Iraq has denounced the idea of the smart sanctions. "It is merely a dubious attempt to evade the substance of the commitments under Security Council Resolution 687 which stipulated the cease-fire conditions in the 1991 Gulf War," Deputy Prime Minister Tareq Aziz said. "The aim is to transform this resolution into fresh resolutions eliminating Iraq's right to ask the Security Council to implement its commitments."

Yet many analysts believe the idea of smart sanctions is but an "un-smart" public relations exercise aimed at taking back the initiative from Saddam, who has succeeded in winning some sectors in the Arab and international public opinion over to his side and punched large holes in the walls of sanctions.

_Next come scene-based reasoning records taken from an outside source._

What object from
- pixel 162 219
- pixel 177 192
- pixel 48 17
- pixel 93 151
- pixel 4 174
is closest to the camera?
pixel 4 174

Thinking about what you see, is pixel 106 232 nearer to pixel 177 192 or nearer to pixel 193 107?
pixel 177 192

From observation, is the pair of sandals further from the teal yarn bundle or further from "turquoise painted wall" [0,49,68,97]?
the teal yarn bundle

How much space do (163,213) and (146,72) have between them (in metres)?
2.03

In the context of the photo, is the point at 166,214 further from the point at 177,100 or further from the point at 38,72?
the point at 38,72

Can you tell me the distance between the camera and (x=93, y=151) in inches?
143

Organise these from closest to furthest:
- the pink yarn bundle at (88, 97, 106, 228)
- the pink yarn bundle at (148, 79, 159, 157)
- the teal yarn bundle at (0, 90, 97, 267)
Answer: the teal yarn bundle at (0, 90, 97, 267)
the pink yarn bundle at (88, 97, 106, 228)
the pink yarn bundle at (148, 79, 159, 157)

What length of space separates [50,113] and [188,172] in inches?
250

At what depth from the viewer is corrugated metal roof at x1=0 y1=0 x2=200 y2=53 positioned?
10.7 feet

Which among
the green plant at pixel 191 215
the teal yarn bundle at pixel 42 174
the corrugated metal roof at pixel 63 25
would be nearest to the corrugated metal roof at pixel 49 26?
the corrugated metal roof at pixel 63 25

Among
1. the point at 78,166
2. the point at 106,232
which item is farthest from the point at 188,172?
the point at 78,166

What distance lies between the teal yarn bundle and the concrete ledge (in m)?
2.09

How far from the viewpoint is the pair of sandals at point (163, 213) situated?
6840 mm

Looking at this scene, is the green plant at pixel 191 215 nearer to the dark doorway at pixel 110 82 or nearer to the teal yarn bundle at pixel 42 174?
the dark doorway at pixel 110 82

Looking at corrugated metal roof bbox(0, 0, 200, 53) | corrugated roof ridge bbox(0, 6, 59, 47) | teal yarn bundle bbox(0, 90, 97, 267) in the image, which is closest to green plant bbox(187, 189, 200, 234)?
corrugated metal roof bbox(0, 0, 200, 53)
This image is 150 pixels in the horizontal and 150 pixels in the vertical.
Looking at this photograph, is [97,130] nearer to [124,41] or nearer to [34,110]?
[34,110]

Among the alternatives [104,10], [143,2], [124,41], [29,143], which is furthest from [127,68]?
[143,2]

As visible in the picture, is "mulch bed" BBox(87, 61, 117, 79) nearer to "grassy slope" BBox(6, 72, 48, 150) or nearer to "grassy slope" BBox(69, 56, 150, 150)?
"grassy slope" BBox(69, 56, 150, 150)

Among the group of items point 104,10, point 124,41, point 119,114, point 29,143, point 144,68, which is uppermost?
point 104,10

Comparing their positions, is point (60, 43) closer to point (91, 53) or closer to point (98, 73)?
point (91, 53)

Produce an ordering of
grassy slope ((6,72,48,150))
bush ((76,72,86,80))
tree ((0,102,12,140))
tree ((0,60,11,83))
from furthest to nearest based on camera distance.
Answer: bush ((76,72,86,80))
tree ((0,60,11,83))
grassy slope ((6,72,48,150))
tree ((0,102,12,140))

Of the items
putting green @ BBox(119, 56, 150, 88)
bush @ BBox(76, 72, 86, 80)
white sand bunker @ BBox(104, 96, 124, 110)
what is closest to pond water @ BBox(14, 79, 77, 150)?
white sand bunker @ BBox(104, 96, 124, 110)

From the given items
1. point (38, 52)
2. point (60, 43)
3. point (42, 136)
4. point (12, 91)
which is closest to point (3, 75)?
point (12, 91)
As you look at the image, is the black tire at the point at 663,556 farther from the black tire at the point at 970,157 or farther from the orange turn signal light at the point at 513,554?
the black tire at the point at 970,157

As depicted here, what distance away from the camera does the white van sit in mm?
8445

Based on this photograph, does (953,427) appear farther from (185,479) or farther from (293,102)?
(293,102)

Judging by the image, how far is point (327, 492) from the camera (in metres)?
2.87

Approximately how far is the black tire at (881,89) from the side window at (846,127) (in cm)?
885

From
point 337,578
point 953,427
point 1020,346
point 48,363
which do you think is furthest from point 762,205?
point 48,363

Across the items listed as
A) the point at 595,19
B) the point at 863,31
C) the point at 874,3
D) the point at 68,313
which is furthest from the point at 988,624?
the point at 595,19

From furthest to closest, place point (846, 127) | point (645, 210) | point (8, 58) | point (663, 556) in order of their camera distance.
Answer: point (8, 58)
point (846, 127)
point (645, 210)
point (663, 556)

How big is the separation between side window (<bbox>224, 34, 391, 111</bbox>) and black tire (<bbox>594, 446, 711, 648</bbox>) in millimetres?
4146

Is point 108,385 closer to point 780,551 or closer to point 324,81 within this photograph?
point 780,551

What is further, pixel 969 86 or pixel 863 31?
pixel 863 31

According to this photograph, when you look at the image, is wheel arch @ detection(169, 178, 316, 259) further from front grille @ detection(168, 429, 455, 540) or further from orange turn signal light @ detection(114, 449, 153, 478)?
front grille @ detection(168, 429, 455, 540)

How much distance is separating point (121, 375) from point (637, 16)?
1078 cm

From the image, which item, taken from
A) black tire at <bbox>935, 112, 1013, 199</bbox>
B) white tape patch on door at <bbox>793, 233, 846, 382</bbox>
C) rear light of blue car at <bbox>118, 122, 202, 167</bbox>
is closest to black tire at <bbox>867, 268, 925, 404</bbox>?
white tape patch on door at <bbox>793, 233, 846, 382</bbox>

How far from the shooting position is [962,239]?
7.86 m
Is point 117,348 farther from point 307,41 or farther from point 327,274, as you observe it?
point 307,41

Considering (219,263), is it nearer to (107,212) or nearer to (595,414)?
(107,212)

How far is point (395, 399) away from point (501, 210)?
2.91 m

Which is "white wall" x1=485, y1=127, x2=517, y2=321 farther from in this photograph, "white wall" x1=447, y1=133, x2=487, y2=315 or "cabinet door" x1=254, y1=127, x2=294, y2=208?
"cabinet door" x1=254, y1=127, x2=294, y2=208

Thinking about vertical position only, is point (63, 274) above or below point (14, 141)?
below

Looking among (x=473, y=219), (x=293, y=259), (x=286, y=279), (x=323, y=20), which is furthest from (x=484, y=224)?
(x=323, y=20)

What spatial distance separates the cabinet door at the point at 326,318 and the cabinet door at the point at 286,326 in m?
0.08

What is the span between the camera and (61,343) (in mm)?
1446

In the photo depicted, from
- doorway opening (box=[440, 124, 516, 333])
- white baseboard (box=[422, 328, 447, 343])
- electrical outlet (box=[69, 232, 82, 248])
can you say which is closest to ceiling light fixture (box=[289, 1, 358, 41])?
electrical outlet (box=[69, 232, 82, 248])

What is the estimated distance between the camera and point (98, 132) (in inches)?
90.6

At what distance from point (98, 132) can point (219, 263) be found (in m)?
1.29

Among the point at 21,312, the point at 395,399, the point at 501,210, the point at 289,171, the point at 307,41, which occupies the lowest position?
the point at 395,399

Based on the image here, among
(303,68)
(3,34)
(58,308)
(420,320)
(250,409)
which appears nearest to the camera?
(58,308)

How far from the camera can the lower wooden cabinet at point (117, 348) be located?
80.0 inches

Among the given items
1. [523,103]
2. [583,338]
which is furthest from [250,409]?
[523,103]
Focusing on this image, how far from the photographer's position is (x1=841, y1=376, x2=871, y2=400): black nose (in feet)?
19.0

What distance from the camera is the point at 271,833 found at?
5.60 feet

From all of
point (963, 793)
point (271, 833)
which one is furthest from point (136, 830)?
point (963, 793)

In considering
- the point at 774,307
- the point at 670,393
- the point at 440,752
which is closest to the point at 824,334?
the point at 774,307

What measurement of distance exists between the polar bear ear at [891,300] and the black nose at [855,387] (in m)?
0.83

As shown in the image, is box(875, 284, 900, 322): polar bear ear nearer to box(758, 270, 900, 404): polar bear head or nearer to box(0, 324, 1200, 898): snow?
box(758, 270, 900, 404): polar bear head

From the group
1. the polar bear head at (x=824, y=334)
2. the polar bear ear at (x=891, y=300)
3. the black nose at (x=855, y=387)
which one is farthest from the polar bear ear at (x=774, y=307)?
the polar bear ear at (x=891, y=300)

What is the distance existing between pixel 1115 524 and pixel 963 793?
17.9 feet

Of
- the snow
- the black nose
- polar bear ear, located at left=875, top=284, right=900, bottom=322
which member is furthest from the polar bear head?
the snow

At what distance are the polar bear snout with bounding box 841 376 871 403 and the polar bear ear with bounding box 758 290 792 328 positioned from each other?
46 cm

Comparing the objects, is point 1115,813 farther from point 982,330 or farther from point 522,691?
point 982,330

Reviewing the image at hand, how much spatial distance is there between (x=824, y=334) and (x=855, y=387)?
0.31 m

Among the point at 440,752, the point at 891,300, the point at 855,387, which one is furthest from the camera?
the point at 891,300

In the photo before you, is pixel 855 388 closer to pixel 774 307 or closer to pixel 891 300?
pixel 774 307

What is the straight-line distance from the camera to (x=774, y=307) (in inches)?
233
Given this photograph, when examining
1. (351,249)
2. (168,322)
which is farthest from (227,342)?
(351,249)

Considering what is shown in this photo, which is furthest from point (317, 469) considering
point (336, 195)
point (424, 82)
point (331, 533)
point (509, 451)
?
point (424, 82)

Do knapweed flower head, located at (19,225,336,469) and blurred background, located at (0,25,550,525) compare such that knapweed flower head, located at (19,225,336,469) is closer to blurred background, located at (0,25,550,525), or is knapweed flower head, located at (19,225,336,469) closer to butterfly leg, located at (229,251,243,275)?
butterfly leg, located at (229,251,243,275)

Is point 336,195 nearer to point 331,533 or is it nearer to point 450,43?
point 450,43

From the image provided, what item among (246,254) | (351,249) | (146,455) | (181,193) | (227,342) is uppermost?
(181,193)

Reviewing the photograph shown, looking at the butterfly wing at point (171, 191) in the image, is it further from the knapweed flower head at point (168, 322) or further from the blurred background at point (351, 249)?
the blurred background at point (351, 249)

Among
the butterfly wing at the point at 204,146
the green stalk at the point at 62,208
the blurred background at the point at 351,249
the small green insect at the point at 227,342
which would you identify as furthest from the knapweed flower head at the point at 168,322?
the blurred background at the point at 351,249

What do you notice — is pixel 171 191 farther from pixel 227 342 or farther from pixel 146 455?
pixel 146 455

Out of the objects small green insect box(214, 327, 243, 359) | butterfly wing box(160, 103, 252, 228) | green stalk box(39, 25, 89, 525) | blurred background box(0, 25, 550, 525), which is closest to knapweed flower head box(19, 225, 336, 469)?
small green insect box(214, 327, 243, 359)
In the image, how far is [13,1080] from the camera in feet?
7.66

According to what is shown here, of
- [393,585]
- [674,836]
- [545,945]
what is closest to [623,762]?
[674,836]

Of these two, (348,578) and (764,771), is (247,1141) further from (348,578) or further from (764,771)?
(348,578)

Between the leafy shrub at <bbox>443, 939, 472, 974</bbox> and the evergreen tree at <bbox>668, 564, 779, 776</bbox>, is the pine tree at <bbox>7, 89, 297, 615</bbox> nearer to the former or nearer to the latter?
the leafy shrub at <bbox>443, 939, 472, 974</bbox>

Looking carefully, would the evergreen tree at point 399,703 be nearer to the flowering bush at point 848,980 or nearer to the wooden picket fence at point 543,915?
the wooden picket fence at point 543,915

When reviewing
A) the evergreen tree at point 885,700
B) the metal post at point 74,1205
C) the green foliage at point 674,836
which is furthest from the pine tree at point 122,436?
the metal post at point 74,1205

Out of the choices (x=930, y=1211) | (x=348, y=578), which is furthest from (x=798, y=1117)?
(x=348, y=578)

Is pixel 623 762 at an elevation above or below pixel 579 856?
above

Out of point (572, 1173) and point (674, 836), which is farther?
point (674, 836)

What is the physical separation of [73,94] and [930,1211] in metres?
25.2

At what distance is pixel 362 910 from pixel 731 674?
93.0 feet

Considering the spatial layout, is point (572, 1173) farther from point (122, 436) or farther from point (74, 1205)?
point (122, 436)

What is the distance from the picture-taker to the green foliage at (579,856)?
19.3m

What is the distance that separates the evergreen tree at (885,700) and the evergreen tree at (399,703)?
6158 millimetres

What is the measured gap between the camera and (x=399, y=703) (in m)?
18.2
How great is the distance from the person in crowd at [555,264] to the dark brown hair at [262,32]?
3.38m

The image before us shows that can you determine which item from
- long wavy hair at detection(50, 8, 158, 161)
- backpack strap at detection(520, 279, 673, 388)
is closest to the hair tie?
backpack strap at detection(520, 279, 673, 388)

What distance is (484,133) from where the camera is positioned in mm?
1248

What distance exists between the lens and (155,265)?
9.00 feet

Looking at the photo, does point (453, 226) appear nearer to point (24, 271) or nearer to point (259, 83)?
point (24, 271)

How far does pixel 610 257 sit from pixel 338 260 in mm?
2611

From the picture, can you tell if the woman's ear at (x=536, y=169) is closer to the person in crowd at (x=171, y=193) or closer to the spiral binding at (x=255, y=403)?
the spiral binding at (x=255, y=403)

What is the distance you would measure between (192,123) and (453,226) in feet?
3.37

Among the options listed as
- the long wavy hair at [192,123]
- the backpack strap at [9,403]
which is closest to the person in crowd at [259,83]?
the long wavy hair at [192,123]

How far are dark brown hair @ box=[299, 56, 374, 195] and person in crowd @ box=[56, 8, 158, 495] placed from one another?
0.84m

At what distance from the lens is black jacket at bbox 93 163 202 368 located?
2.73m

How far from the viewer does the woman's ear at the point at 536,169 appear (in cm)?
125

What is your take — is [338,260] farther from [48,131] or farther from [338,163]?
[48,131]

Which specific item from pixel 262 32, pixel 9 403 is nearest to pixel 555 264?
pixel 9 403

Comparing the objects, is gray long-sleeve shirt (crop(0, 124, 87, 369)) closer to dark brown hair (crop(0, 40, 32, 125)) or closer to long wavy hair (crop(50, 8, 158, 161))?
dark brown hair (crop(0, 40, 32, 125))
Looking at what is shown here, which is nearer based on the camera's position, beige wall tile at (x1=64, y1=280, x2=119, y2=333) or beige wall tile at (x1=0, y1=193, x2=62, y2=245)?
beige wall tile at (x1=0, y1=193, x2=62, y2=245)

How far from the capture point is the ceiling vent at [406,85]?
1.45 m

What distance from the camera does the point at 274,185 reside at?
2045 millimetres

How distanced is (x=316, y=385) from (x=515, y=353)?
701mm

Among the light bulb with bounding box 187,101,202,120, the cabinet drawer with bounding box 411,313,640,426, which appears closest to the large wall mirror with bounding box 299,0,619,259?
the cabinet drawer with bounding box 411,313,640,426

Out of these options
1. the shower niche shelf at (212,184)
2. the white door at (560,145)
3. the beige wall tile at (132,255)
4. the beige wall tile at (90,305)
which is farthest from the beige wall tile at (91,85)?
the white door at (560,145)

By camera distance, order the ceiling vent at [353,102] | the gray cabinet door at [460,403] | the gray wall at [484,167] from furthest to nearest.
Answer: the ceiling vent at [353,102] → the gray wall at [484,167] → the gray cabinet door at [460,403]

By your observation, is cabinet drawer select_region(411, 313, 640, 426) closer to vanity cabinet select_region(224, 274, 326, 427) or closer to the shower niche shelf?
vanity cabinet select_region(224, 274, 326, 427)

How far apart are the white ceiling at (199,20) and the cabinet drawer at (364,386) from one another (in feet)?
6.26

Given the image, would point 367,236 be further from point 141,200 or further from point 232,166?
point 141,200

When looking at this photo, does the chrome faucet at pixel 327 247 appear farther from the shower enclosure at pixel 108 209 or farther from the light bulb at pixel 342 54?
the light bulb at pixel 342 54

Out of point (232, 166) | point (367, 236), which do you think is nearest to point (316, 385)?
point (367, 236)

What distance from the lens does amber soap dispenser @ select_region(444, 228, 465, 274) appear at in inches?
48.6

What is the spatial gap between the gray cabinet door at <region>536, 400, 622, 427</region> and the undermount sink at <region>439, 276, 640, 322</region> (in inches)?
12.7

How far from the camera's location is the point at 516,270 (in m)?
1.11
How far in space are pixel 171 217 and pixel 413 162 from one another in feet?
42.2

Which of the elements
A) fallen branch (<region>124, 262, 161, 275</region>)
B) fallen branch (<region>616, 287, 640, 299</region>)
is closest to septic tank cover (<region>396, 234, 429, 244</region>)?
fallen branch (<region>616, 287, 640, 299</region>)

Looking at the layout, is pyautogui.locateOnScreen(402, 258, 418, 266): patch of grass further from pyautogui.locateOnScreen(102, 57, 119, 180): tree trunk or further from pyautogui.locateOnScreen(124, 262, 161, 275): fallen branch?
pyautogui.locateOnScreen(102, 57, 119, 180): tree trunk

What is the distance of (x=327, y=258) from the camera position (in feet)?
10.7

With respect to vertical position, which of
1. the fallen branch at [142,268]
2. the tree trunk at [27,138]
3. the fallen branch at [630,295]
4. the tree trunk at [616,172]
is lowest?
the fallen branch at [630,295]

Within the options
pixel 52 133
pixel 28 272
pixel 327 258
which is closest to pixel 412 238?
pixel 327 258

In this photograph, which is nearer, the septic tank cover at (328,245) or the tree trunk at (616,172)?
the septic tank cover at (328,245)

Even in Israel, a country which has no sympathy with Iraq, analysts scoffed at the tactic as a knock-out approach to the problem of Saddam Hussein. Israeli weapons experts are casting doubt on a report by the German intelligence service that Iraq could have operational nuclear weapons in three years.

The report, published on Saturday in the German daily Die Welt and widely applauded in Washington, said German intelligence officers were warning of "concrete signs that Iraq has resumed efforts to produce nuclear weapons."

The Israeli experts questioned whether the timing of the report was related to the 16 February US and British airstrike on Iraq and an apparent effort by the new US administration to bring Iraq back to the top of the international agenda.

"It has very much to do with American internal politics," Yiftah Shapir, an expert in the proliferation of weapons of mass destruction at Tel Aviv University's Jaffee Centre for Strategic Studies, told Ha'aretz. "I think Mr Bush is trying to finish what his father didn't. He is sounding the alarm bells and letting everyone know that we have a problem."